La Proloco di San Giuliano Terme, attenta alla promozione e alla valorizzazione dell'ambiente indice il concorso "il giardino e il terrazzo più bello" .....
Tutto sulla famiglia, la mia: (quattordicesima puntata)

15/1/2023 - 14:38


Gli anni passano


Gli anni passano veloci: come le rondini a primavera.


Aprile 2020. Il Coronavirus entra nella vita di tutti.
Giro la chiave nella serratura e spingo piano. Aspetto un minuto che gli occhi si abituino al buio. Dal corridoio arrivo in cucina, appoggio la borsa e il portatile sulla sedia e apro uno dei due scuretti, una striscia di luce si disegna sul pavimento chiaro. Mi affaccio alla camera da letto: mia mamma dorme ancora. Tolgo il portatile dalla custodia, lo appoggio sul tavolino e lo apro, estraggo dal mouse il ricevitore bluetooth e lo inserisco. Inizio a copiare gli appunti che ho scritto sul quadernone a righe.
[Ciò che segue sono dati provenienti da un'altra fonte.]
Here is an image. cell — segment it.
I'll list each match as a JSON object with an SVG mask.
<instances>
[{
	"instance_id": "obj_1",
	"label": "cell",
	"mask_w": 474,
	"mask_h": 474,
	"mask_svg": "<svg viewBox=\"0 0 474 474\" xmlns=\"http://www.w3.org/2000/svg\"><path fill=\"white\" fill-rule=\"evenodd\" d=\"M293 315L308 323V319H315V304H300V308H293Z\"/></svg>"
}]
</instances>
Guardo l’ora sullo schermo illuminato: sono le 8.01.
Sento un rumore provenire dalla camera da letto, guardo l’ora: le 9.36. Salvo quello che ho scritto, sposto la sedia e mi alzo.
“Ti sei già svegliata?” dico a mia madre che mi guarda sbattendo gli occhi.
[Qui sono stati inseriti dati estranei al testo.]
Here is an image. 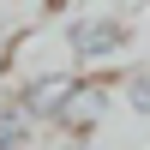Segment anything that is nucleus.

Lei si gira verso il comodino e accende la luce della abatjour. L’aiuto ad alzarsi. È sua abitudine rimanere qualche minuto con le gambe fuori dal letto prima di mettersi in piedi, ne approfitto per avvicinare le ciabatte e il deambulatore. Sbadiglia. Guarda la sveglia, gli occhi gli si stringono come accecati dal sole.
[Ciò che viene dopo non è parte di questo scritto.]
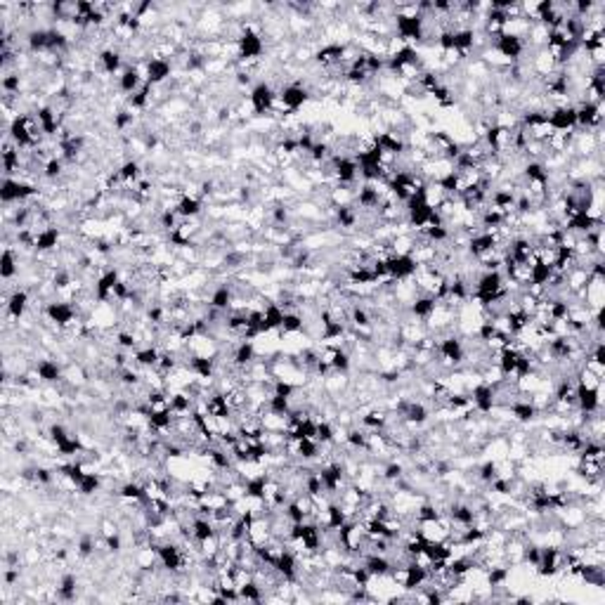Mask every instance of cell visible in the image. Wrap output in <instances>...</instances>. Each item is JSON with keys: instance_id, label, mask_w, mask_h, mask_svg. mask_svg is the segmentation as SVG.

“Che ore sono?” dice sbadigliando di nuovo.
“Le 9.45”
“Ho dormito tutta la notte” dice dopo essersi strusciata l’occhio sinistro con il dorso della mano e aggiunge “ne avevo bisogno, l’altra, non ho mai dormito, ho letto un po’” e mi indica Famiglia Cristiana sul comodino.
L’aiuto a calzare le ciabatte, mia madre appoggia le mani sul deambulatore e dopo avere detto ad alta voce “Un, due e tre, forza!” si alza.
” Hai visto come sono brava?” mi dice e sorride.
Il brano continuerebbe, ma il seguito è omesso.